What is required: Quote the line containing "What is the measured" and all lines that follow it in the listing below, exactly as written.

━━━━━━━━

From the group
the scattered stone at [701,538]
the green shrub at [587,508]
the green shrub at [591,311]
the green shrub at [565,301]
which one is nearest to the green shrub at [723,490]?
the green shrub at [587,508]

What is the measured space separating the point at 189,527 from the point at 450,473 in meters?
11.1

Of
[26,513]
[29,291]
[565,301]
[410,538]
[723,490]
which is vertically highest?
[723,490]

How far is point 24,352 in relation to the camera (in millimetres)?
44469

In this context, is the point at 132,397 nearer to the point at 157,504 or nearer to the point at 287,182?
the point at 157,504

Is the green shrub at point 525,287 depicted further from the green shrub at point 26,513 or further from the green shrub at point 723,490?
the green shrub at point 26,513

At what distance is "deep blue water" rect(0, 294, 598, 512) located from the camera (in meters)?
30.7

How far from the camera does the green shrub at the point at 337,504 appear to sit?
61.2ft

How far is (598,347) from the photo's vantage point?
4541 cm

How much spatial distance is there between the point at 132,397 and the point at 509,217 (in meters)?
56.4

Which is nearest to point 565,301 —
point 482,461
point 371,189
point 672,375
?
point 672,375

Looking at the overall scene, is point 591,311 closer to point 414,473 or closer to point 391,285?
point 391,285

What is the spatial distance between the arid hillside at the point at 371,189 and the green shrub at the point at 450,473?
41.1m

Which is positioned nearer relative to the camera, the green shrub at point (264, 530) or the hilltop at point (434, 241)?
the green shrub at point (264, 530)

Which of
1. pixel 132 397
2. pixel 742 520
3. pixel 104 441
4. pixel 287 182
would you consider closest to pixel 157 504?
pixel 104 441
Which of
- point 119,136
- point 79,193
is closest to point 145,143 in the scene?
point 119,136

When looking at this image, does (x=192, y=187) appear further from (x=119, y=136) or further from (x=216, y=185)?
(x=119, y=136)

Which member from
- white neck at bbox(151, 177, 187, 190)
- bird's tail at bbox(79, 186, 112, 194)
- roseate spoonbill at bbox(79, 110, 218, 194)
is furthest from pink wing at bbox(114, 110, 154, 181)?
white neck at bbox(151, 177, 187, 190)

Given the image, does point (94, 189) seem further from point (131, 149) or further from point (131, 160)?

━━━━━━━━

Output below:
What is the measured space separating the point at 189,527 from the point at 450,473 in meters?
11.1

Of
[26,513]
[29,291]
[565,301]
[410,538]
[723,490]
which is vertically highest?
[723,490]

How far is point 24,352 in relation to the camera (in millimetres)?
44469

In this context, is the point at 132,397 nearer to the point at 157,504 or nearer to the point at 287,182?
the point at 157,504

Is the green shrub at point 525,287 depicted further from the green shrub at point 26,513 or further from the green shrub at point 723,490?
the green shrub at point 26,513

At what distance is "deep blue water" rect(0, 294, 598, 512) located from the camera (in meters)?
30.7

How far from the camera does the green shrub at the point at 337,504 appear to sit?
61.2ft

How far is (598,347) from the photo's vantage point?
4541 cm

How much spatial distance is there between the point at 132,397 and the point at 509,217 (in meters)?
56.4

Which is nearest to point 565,301 —
point 482,461
point 371,189
point 672,375
?
point 672,375

Looking at the overall scene, is point 591,311 closer to point 414,473 or closer to point 391,285?
point 391,285

What is the spatial distance between the arid hillside at the point at 371,189 and the green shrub at the point at 450,473?
41.1m

Which is positioned nearer relative to the camera, the green shrub at point (264, 530) or the hilltop at point (434, 241)?
the green shrub at point (264, 530)

Which of
1. pixel 132 397
2. pixel 742 520
3. pixel 104 441
4. pixel 287 182
would you consider closest to pixel 157 504?
pixel 104 441
Which of
- point 119,136
- point 79,193
is closest to point 145,143 in the scene?
point 119,136

When looking at this image, does (x=192, y=187) appear further from (x=119, y=136) or further from (x=216, y=185)?
(x=119, y=136)

Which member from
- white neck at bbox(151, 177, 187, 190)
- bird's tail at bbox(79, 186, 112, 194)
- roseate spoonbill at bbox(79, 110, 218, 194)
is furthest from pink wing at bbox(114, 110, 154, 181)?
white neck at bbox(151, 177, 187, 190)

Given the image, does point (94, 189) seem further from point (131, 149) or further from point (131, 160)?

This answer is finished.